> [What is required] Copy every one of the rows below word for word, leaving the pictures out.
** Begin Records provided **
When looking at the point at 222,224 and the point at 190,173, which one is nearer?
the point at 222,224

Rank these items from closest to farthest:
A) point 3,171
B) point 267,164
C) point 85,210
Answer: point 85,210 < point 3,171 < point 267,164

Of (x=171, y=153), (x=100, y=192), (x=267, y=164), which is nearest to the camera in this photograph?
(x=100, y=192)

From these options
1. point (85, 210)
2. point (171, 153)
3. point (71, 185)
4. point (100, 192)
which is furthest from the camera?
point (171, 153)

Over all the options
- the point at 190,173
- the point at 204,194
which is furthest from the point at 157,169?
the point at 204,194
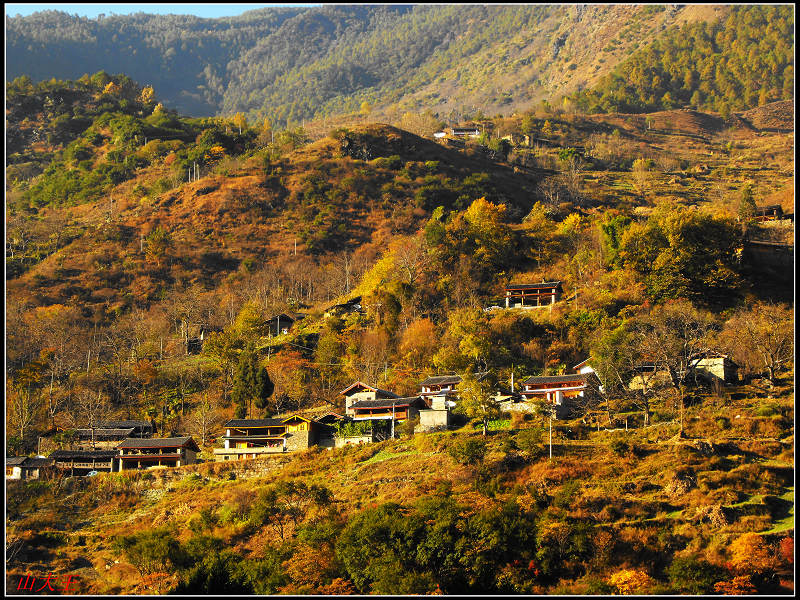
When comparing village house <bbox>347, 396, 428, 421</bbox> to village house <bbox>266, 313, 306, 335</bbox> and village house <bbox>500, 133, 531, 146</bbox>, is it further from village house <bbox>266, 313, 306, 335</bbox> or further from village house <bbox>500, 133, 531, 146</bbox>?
village house <bbox>500, 133, 531, 146</bbox>

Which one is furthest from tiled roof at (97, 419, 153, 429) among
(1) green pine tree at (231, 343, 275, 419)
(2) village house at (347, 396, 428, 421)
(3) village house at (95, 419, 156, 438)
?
(2) village house at (347, 396, 428, 421)

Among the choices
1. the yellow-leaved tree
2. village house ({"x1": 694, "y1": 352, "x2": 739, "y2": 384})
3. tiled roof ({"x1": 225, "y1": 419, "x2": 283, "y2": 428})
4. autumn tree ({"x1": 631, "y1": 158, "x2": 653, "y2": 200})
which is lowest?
** End Records provided **
> [Solution to the problem]
When looking at the point at 222,224 and the point at 190,173, which one is nearer?
the point at 222,224

Rank these items from closest to farthest:
A) point 3,171
B) point 267,164
C) point 85,210
Answer: point 85,210 < point 3,171 < point 267,164

Of (x=171, y=153), (x=100, y=192), (x=267, y=164), which is nearest to the camera in this photograph?
(x=100, y=192)

From these options
1. point (85, 210)
2. point (171, 153)
3. point (71, 185)
4. point (100, 192)
which is furthest from the camera?
point (171, 153)

Over all the options
- the point at 190,173
- the point at 204,194
which is furthest from the point at 157,169?
the point at 204,194
When comparing village house <bbox>347, 396, 428, 421</bbox> to village house <bbox>266, 313, 306, 335</bbox> and village house <bbox>500, 133, 531, 146</bbox>, is it further from village house <bbox>266, 313, 306, 335</bbox> or further from village house <bbox>500, 133, 531, 146</bbox>?
village house <bbox>500, 133, 531, 146</bbox>

Which one is furthest from tiled roof at (97, 419, 153, 429) among
(1) green pine tree at (231, 343, 275, 419)
(2) village house at (347, 396, 428, 421)
(3) village house at (95, 419, 156, 438)
?
(2) village house at (347, 396, 428, 421)

Among the choices
1. the yellow-leaved tree
2. village house ({"x1": 694, "y1": 352, "x2": 739, "y2": 384})
3. tiled roof ({"x1": 225, "y1": 419, "x2": 283, "y2": 428})
4. autumn tree ({"x1": 631, "y1": 158, "x2": 653, "y2": 200})
which is lowest?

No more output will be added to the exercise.